Somos inmortales; inmortales como el templo en que estoy, como Dios mismo...
‘Pero ¿en dónde está —me pregunté de súbito— el mirhab de esta mezquita?’ ¿Lo
destruyeron los cristianos? ¿Machacaron, para implantar la suya, nuestra almendra mística;
para devorar su fruto aniquilaron la recamada corteza de oro? ¿Qué se consigue con la
destrucción? ¿No consiste la Historia en añadir, en escribir en páginas ya escritas, en utilizar
las líneas trazadas por dedos ya extinguidos para componer nuestro párrafo propio?

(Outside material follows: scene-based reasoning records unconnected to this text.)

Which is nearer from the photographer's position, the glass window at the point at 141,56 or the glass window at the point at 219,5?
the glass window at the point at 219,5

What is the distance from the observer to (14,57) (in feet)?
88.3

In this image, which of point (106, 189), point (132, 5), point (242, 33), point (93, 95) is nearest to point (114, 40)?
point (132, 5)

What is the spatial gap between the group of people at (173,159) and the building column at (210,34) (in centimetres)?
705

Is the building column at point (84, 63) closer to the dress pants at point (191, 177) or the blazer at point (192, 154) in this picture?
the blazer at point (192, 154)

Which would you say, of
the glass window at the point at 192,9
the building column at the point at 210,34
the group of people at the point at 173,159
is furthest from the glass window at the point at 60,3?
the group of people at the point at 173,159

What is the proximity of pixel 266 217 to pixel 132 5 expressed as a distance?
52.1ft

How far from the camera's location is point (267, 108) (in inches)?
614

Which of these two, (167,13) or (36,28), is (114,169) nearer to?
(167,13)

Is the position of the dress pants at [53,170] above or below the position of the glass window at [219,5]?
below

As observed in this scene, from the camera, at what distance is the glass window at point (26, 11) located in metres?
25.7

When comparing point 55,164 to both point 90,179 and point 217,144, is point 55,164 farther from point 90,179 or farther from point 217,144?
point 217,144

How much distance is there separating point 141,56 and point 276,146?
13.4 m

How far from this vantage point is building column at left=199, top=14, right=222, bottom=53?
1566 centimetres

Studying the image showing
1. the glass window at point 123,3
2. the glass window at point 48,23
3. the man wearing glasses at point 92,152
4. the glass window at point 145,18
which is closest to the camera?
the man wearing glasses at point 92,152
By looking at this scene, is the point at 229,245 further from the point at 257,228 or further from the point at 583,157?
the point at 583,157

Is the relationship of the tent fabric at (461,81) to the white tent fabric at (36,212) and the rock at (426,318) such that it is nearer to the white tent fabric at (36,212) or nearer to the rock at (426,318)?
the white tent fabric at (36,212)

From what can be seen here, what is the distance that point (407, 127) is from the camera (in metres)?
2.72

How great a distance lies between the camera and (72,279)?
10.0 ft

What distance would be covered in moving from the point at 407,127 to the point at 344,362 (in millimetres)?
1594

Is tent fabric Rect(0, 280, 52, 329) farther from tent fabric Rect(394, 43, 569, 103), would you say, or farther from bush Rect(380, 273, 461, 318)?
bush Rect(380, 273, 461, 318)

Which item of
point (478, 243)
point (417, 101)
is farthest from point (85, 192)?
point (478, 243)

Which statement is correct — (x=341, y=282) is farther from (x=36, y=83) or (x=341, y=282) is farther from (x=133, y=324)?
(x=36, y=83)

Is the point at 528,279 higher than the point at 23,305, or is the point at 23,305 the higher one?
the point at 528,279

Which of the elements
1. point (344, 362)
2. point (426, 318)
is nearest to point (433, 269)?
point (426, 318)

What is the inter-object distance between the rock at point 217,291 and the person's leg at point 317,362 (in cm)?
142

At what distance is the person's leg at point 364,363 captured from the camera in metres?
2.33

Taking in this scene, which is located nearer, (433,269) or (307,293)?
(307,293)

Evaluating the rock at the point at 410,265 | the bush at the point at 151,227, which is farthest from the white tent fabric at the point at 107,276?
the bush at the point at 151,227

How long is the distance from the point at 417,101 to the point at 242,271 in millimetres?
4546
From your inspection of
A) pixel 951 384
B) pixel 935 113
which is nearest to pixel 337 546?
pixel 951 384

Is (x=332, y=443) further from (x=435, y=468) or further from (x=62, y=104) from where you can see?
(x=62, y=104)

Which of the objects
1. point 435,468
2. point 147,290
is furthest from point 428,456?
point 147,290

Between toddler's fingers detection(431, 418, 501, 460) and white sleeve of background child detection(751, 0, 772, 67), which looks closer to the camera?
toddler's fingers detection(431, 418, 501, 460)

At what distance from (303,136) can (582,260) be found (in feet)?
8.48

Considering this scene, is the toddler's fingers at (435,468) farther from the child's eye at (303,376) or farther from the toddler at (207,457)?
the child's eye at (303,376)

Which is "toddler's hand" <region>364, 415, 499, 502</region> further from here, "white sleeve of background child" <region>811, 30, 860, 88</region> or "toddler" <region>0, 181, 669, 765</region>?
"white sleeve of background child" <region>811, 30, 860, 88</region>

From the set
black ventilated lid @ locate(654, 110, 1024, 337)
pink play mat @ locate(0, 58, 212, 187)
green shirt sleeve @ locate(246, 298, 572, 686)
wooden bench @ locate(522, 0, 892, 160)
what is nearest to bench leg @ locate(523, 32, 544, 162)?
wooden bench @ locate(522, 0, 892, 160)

¿Dónde está aquí el mirhab? Ansiosamente lo buscaba, y lo encontré escondido. Y
entonces descubrí el porqué de mi anterior descubrimiento: el enigma sobre el que se
asientan los más hondos sillares de esta casa de Dios y de los hombres. El enigma, pero no
su solución.
¿Qué mezquita era ésta, en que el mirhab no resplandece exhibido ante los ojos de
los fieles; en que el palmeral de columnas no deja ver los gestos del imán que han de ser
imitados? ¿Por qué Abderramán “el Emigrado”, el omeya primero, se proclamó
independiente entre estos muros, antes de que estuviesen consagrados a nuestro Dios?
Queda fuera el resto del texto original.